__Task directions__:
Format everything from the line containing "How much distance" down to the end of the records below as a Markdown table with the columns Row and Text. Number each line and leave out blank lines.
....
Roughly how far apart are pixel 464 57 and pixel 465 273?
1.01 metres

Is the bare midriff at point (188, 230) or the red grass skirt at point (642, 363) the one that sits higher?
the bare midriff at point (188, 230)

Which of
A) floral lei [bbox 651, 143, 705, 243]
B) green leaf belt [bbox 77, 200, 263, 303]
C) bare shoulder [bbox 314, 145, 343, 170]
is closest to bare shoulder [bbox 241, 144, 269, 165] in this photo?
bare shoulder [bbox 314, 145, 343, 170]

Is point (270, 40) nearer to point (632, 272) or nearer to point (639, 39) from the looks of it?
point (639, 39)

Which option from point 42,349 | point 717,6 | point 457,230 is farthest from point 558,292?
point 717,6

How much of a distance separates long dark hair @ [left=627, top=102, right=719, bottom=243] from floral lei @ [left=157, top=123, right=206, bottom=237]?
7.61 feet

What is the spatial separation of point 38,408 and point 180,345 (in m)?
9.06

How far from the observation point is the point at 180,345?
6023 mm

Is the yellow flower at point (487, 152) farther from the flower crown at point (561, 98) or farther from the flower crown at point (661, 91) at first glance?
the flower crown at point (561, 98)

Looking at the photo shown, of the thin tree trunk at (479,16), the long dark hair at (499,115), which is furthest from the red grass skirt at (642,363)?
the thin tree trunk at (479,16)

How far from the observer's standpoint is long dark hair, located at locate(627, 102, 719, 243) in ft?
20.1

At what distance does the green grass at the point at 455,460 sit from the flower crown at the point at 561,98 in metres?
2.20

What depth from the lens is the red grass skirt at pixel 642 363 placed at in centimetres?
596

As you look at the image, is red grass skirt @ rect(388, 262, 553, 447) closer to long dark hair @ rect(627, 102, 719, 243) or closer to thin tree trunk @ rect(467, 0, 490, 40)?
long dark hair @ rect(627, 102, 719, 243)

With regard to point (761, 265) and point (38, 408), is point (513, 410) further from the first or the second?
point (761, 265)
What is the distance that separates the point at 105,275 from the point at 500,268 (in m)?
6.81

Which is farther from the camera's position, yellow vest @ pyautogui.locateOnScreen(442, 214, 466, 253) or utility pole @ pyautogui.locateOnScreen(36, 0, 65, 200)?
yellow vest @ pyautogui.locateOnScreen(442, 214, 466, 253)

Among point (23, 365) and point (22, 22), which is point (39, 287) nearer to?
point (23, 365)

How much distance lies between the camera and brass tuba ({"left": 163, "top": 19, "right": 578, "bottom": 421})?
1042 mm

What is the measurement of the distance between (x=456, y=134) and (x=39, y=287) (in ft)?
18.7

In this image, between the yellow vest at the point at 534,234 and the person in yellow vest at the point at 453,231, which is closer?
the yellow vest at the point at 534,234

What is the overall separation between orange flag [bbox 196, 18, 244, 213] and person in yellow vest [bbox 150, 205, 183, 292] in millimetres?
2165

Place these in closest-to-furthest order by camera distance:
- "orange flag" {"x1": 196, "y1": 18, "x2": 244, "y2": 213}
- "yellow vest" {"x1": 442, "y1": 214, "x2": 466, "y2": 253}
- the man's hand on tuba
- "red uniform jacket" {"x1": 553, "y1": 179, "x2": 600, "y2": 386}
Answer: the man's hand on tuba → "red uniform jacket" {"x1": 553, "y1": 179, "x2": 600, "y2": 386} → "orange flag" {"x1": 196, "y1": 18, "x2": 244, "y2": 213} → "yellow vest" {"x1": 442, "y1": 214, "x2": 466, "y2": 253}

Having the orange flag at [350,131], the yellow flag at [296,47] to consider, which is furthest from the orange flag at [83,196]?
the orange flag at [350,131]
....
__Finished task__:
| Row | Text |
|---|---|
| 1 | How much distance lies between the camera and brass tuba ({"left": 163, "top": 19, "right": 578, "bottom": 421})? |
| 2 | 1042 mm |
| 3 | What is the measurement of the distance between (x=456, y=134) and (x=39, y=287) (in ft)? |
| 4 | 18.7 |
| 5 | In this image, between the yellow vest at the point at 534,234 and the person in yellow vest at the point at 453,231, which is closer? |
| 6 | the yellow vest at the point at 534,234 |
| 7 | What is the overall separation between orange flag [bbox 196, 18, 244, 213] and person in yellow vest [bbox 150, 205, 183, 292] in millimetres? |
| 8 | 2165 |
| 9 | Place these in closest-to-furthest order by camera distance: |
| 10 | - "orange flag" {"x1": 196, "y1": 18, "x2": 244, "y2": 213} |
| 11 | - "yellow vest" {"x1": 442, "y1": 214, "x2": 466, "y2": 253} |
| 12 | - the man's hand on tuba |
| 13 | - "red uniform jacket" {"x1": 553, "y1": 179, "x2": 600, "y2": 386} |
| 14 | Answer: the man's hand on tuba → "red uniform jacket" {"x1": 553, "y1": 179, "x2": 600, "y2": 386} → "orange flag" {"x1": 196, "y1": 18, "x2": 244, "y2": 213} → "yellow vest" {"x1": 442, "y1": 214, "x2": 466, "y2": 253} |
| 15 | Having the orange flag at [350,131], the yellow flag at [296,47] to consider, which is furthest from the orange flag at [83,196]? |
| 16 | the orange flag at [350,131] |